▸ What the task requires: Copy the records below word for word, leaving out the pictures.

[Rows of spatial question data]
§ §
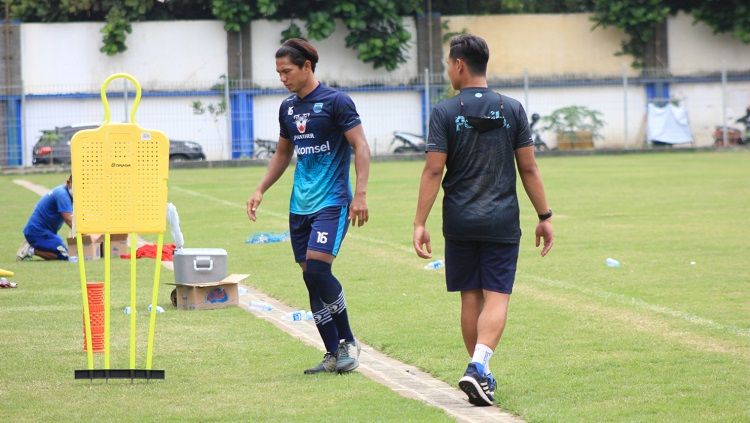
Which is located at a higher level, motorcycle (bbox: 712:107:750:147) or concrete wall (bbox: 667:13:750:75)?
concrete wall (bbox: 667:13:750:75)

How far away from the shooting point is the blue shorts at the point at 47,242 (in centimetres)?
1625

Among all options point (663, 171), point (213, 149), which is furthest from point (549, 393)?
point (213, 149)

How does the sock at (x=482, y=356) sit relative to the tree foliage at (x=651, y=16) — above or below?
below

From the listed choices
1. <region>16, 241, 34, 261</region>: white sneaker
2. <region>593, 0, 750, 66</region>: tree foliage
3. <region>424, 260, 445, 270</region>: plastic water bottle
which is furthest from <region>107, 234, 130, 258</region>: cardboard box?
<region>593, 0, 750, 66</region>: tree foliage

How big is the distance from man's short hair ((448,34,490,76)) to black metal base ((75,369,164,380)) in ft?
8.74

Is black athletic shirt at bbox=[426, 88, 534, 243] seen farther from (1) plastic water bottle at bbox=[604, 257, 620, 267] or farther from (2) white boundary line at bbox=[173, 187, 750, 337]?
(1) plastic water bottle at bbox=[604, 257, 620, 267]

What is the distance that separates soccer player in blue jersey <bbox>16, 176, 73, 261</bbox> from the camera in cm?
1630

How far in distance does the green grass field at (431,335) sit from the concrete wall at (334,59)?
3078cm

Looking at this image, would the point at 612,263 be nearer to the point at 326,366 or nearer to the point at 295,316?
the point at 295,316

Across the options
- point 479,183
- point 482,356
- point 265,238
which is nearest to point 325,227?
point 479,183

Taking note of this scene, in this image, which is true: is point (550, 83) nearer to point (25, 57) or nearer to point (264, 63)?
point (264, 63)

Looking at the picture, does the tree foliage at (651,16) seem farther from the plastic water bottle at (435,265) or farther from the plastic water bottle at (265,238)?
the plastic water bottle at (435,265)

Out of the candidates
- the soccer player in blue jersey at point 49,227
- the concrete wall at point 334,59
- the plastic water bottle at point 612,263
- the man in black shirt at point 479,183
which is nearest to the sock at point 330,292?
the man in black shirt at point 479,183

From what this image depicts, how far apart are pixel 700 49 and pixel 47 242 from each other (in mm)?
41436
§ §
▸ Result below:
Which is located at a higher level, motorcycle (bbox: 712:107:750:147) or concrete wall (bbox: 667:13:750:75)?
concrete wall (bbox: 667:13:750:75)

How far away from the shooting point is the blue shorts at the point at 47,242 (in centimetres)?
1625

Among all options point (663, 171), point (213, 149), which is furthest from point (549, 393)?
point (213, 149)

How does the sock at (x=482, y=356) sit relative to the tree foliage at (x=651, y=16) — above or below?
below

From the listed choices
1. <region>16, 241, 34, 261</region>: white sneaker
2. <region>593, 0, 750, 66</region>: tree foliage
3. <region>424, 260, 445, 270</region>: plastic water bottle
which is furthest from <region>107, 234, 130, 258</region>: cardboard box?
<region>593, 0, 750, 66</region>: tree foliage

How big is the distance from man's short hair ((448,34,490,76)) to black metal base ((75,369,164,380)) in ft?
8.74

Is black athletic shirt at bbox=[426, 88, 534, 243] seen farther from (1) plastic water bottle at bbox=[604, 257, 620, 267] or farther from (2) white boundary line at bbox=[173, 187, 750, 337]?
(1) plastic water bottle at bbox=[604, 257, 620, 267]

What is the distance that separates soccer player in blue jersey <bbox>16, 176, 73, 261</bbox> from the camera in cm?
1630

How far in distance does the green grass field at (431,335) sit from the concrete wall at (334,59)?
3078cm

Looking at this image, would the point at 612,263 be nearer to the point at 326,366 or nearer to the point at 295,316?
the point at 295,316

Across the options
- point 479,183
- point 482,356
- point 265,238
which is nearest to point 325,227?
point 479,183

Taking note of this scene, in this image, which is true: is point (550, 83) nearer to point (25, 57) or nearer to point (264, 63)?
point (264, 63)

Looking at the picture, does the tree foliage at (651,16) seem farther from the plastic water bottle at (435,265) or farther from the plastic water bottle at (265,238)?
the plastic water bottle at (435,265)

Out of the candidates
- the soccer player in blue jersey at point 49,227
- the concrete wall at point 334,59
- the plastic water bottle at point 612,263
- the man in black shirt at point 479,183
which is nearest to the sock at point 330,292?
the man in black shirt at point 479,183

From what this image depicts, how far apart are pixel 700 49 and pixel 47 242 from each other (in mm)?
41436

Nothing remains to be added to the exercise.